受賞作品小論文

陽の光の温かさを羽の内側に含ませて、鳩の群れは全体の息使いを伺い合わせるかのように、同じリズムで膨らんだり縮んだりしている。でもきっと、ほんの少しの思いもよらないきっかけで、散り散りに飛び去っていけるはずだ。
広島・尾道には8年前に訪れたことがあった。映画『東京物語』を見た翌年だった。そして再び、その地で鈍行電車を降りた。凄まじく冷たい空気が、暖かそうな色を使って作った夕景が広がっていた。ただ、私の気持ちは重たかった。展望台を目指して、好きだったその町の坂道を上り始めても、まだそれは変わらなかった。
ふと、学校に続く坂道を下りてきた女子小学生が私の存在に敏感に反応した。十歩近くの手前から、「こんにちはアアア。」と不自然に通る大きな声を発しながら小走りで通り過ぎようとした。彼女の視線がその直前まで私の動きから離れないまま、すれ違うその時に、すっと伏せたのが分かった。そしてどんどんスピードを増して離れていった。それは彼女が私を威嚇していたようにも見えたのと同時に、私が用意していた距離感を彼女に見透かされたからだったのかも知れない。そういえば8年前のあの時も、同じ坂道を転げ落ちてくるように近づいてきた子供と出遭った。その子がスキ歯に空気をすーすー逃がしながら私を見上げ「お姉ちゃんどこから来たの?」と言ってくれた。明らかにそれとは違っていた。そうして私の中のわだかまりはまたひと回り大きくなり、その日、展望台まで足は伸びなかった。
━━━━━━━━━━
| 小課題 a |
下のエントリーのうち、"As seen in the"を含む行からエントリーの終わりまでを、一字一句変えずに書き写してもらえますか？
━━━━━━━━━━
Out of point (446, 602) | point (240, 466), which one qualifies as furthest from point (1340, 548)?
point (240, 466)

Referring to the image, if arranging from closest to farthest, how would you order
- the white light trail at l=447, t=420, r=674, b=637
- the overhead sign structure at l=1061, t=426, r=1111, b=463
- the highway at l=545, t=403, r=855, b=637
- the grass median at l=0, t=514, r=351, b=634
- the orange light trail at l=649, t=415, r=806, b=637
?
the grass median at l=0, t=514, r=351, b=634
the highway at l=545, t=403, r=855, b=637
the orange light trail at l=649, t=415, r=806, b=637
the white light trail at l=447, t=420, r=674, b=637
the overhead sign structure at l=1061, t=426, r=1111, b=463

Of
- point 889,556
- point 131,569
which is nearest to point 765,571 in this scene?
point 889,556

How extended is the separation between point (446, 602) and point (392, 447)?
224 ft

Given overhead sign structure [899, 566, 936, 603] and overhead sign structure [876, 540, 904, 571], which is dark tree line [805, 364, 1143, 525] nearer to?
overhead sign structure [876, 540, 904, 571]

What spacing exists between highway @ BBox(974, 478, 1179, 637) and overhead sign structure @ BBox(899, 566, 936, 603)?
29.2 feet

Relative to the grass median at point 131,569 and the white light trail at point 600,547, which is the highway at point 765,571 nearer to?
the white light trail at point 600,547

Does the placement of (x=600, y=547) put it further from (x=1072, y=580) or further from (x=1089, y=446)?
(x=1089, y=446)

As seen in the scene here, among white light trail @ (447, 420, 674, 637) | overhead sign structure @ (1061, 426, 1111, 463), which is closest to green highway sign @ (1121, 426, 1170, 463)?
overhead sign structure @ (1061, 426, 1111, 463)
━━━━━━━━━━
| 小課題 b |
尾道を再び訪れた随筆を、上に示された最後の文の次から書き継いでもらえますか？

| 回答 a |
As seen in the scene here, among white light trail @ (447, 420, 674, 637) | overhead sign structure @ (1061, 426, 1111, 463), which is closest to green highway sign @ (1121, 426, 1170, 463)?
overhead sign structure @ (1061, 426, 1111, 463)

| 回答 b |
次の朝、道路を挟んで私と並行して歩く一匹の犬の存在に気がついた。道路向かいの私を伺っている気がして少し緊張した。すると、信号の変わり目で道路を渡って、展望台を目指す私の前を歩き出した。そして一定の距離を置いて坂道の曲がり角の度、私のほうをちらっと見ては、遠く光る海を望んでから前に進むのだった。それはまたこっちだこっちだとせかすのではなく、何か目的があるかのごとくその距離を保っていたようだった。恐る恐る近づいたとき、首輪に『ガイド犬-ドビン』と記されていたのを見た。そうやって展望台に辿り着いた時には、ドビンの姿はいつの間にか消えていた。
高台に上がれば取り戻せるものがあるはずだ。そんな漠然とした希望があった。でも冷たく吹き上げてくる風はびゅーびゅーと耳障りだった。隣には「おお、今日は四国がしっかり見えるわ。」とおじいさんが立っていた。「ほらあそこには‥があって。こっちには‥があった。」この町の今はなくなった姿を指して続けた。おじいさんの生い立ちとともに町の歴史も話された。船の往来の激しい海にいつか鯨が来たこと。向島と海の間の空にアメリカの爆撃機がいっぱいになったこと。この場所でどれだけの人にそうやって伝えてきたのだろう。瀬戸内の漁師が潮や風を待つように、生まれて育った街に見送られるときを待っているかのように、そのときまで何度も高台に上がるのだろう。
おじいさんが去りそこには静寂が生まれていた。尾道の風はゆるりと流れて心地よいものに変わっていった。そして大きくまとまった塊としか感じられなかった街の発する音が、断片的に、けれど、響き返すように聴こえてきた。人の話し声、汽船の軽快の音、学校のお昼の放送。街の風景の発する音らが‥放つリズムが見えてきた。ひらめくように、私自身のリズムこそが周りのリズムと響き合えずにいたことが分かった。それこそがわだかまりの原因であったということも。周りとの距離感という隔たりを、何が何でも持ち続けているということこそがやっとお互いが存在しあえるしるしなのだ。そのしるしがおのおのの誇りであることにも。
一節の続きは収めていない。